# SUPPLIED TEXT:

:::::

And McCain's response:
Phil Gramm's comments are not representative of John McCain's views. John McCain travels the country every day talking to Americans who are hurting, feeling pain at the pump and worrying about how they'll pay their mortgage. That's why he has a realistic plan to deliver immediate relief at the gas pump, grow our economy and put Americans back to work.
And that response is weird, because earlier McCain's own campaign said that Gramm was speaking on behalf of McCain on his economic policy:
The McCain campaign is working hard to distance itself from statements made by economic adviser Phil Gramm describing the current economic downturn as a "mental recession" and saying America had "sort of become a nation of whiners."

But in an initial statement published by Politico and then, seemingly, removed from its site, a McCain campaign aide actually stood by Gramm's remarks, saying the interview as a whole was merely meant as a preview of the Senator's economic agenda.

"Mr. Gramm was simply saying that we are laying out the economic plan this week," the piece quoted a "McCain official" as saying. "The plan is comprehensive, providing immediate near-term relief for Americans hurting today as well as longer-term solutions to get our economy back on track, secure our energy future and deliver jobs, prosperity and opportunity for the next generation. We're laying out that plan this week with an emphasis on the critical importance of job creation, and it's been a great success so far."

Only after the fallout from Gramm's statement did the McCain campaign fully backtrack.
And then the Washington Post:
Speaking today from New York, where he was meeting with the Wall Street Journal Editorial Board on McCain's economic policies, Gramm said the nation's economy was initially thought to have grown by an anemic 0.6 percent in the first three months of the year.
What is funny is that McCain can even claim that the views of his top economic advisor, who drafts McCain's economic policy (in addition to Bush of course), and speaks for McCain on the economy, wasn't providing McCain's view of the status of the economy. In fact....:



And that's the thing that the media doesn't seem to understand (or want to report), that these comments are directly in line with not only McCain's views, but the views of all conservatives. It is shocking how out of touch Republicans are with the American people, and how indifferent they are to their suffering. But how is this a surprise coming from the party that through administration after administration cuts taxes for the rich, while cutting social services for the not-rich. Almost every single choice they make can be broken down to "Does this help the rich while screwing the poor?", and if the answer is yes, you can be sure that the Republicans support it. And the sad thing is, I'm not even exaggerating. The problem is we never have a honest discussion of the policies and ideology of the Republican Party, even after it has devastated our economy and the lives of so many Americans for the last 8 years, and then decades before that. Don't expect that discussion to come from the media, it is owned by rich Republicans.

And that's the sick part about the Gramm thing, the media briefly picked it up, but not because his insistence that the recession was all in our heads, but because he inartfully called Americans "a nation of whiners". That is why it got a little bit of coverage, not because of how messed up and out of touch Gramm, McCain, Bush and all Republicans are, or how horrible their policies have been for this country.

:::::

# SUPPLIED RECORDS:
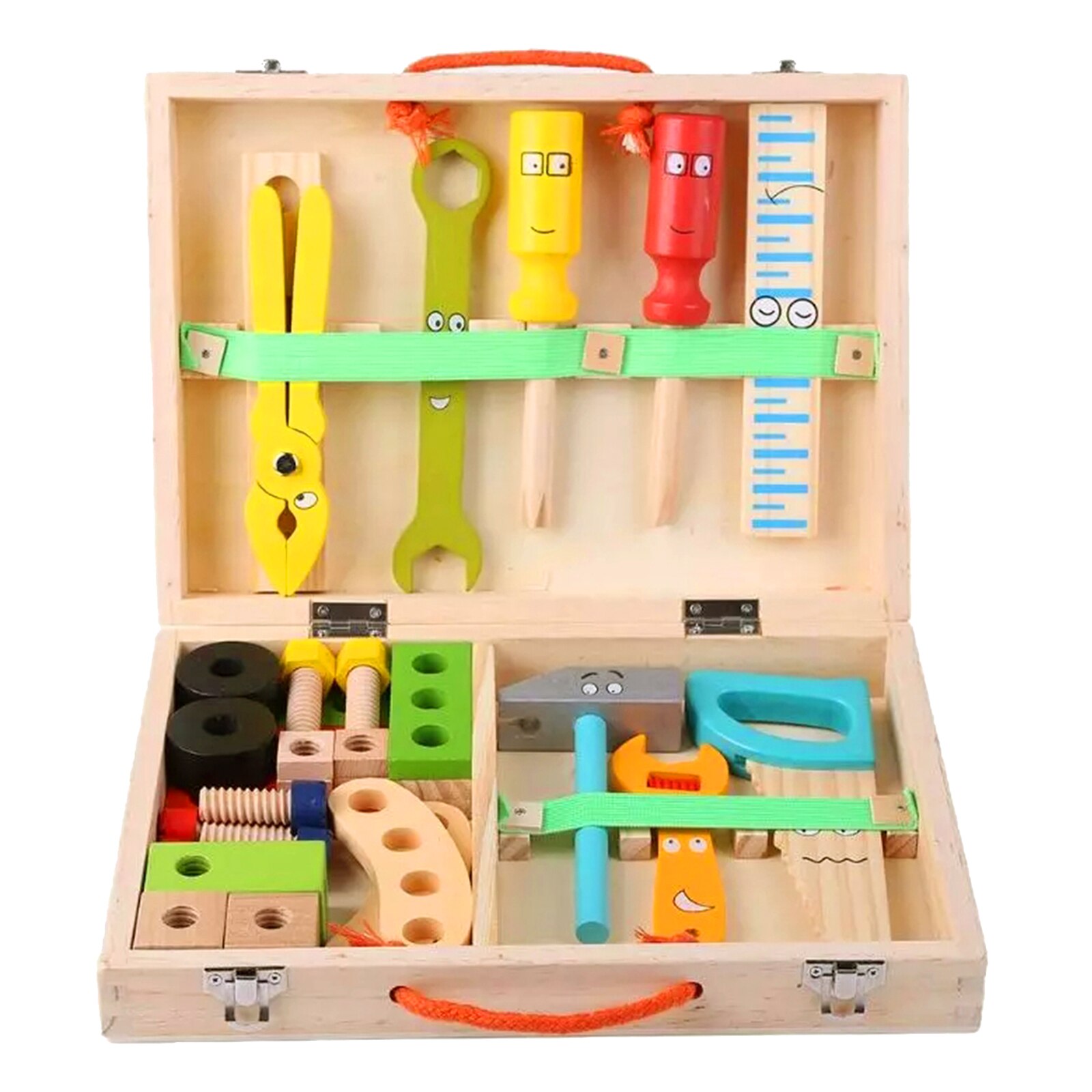 Kids Wood Repair Set Tool Assembly Toys Repair Tool Box Educational Toys for Boy Girls Kids Portable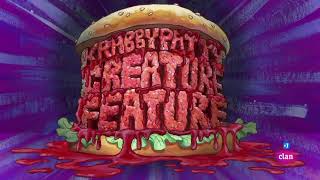 SpongeBob Title Card  Krabby Patty Creature Feature European Spanish [upl. by Patton913]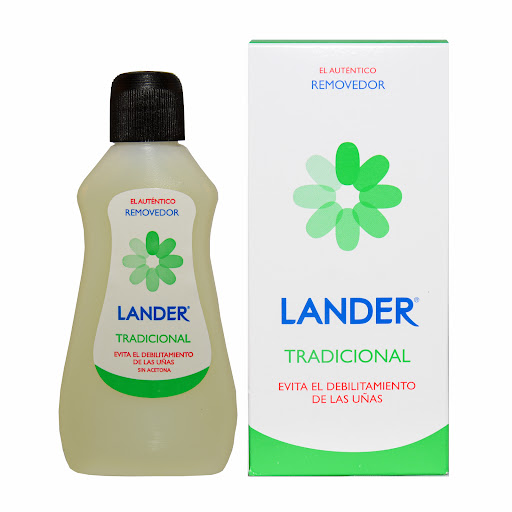 Quitaesmalte Removedor Lander Tradicional Evita Debilitamiento x 75 ml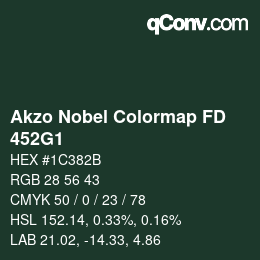 Farbcode: Akzo Nobel Colormap FD - 452G1 | qconv.com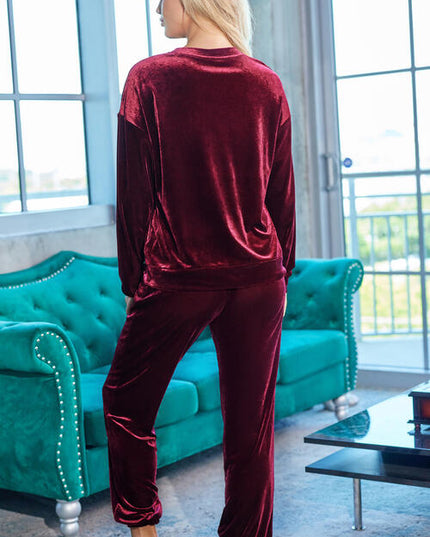Long Sleeve Top and Pants Lounge Set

:::::

# TASKS FOR THIS EXERCISE:
1: Sum up the blog post in two sentences.
2: From the blog post, quote the part that opens with the words containing "But in an initial" and closes with "campaign fully backtrack.".
The items that come after the blog post are separate material.

# YOUR RESPONSES:
1: The McCain campaign said adviser Phil Gramm's comments, which called the downturn a "mental recession" and America "a nation of whiners," did not represent McCain's views, though a campaign aide had earlier stood by the remarks. The writer argues that Gramm's comments match the views of McCain and all conservatives, and complains that the media covered the story only briefly because of the "whiners" line.

2:
But in an initial statement published by Politico and then, seemingly, removed from its site, a McCain campaign aide actually stood by Gramm's remarks, saying the interview as a whole was merely meant as a preview of the Senator's economic agenda.

"Mr. Gramm was simply saying that we are laying out the economic plan this week," the piece quoted a "McCain official" as saying. "The plan is comprehensive, providing immediate near-term relief for Americans hurting today as well as longer-term solutions to get our economy back on track, secure our energy future and deliver jobs, prosperity and opportunity for the next generation. We're laying out that plan this week with an emphasis on the critical importance of job creation, and it's been a great success so far."

Only after the fallout from Gramm's statement did the McCain campaign fully backtrack.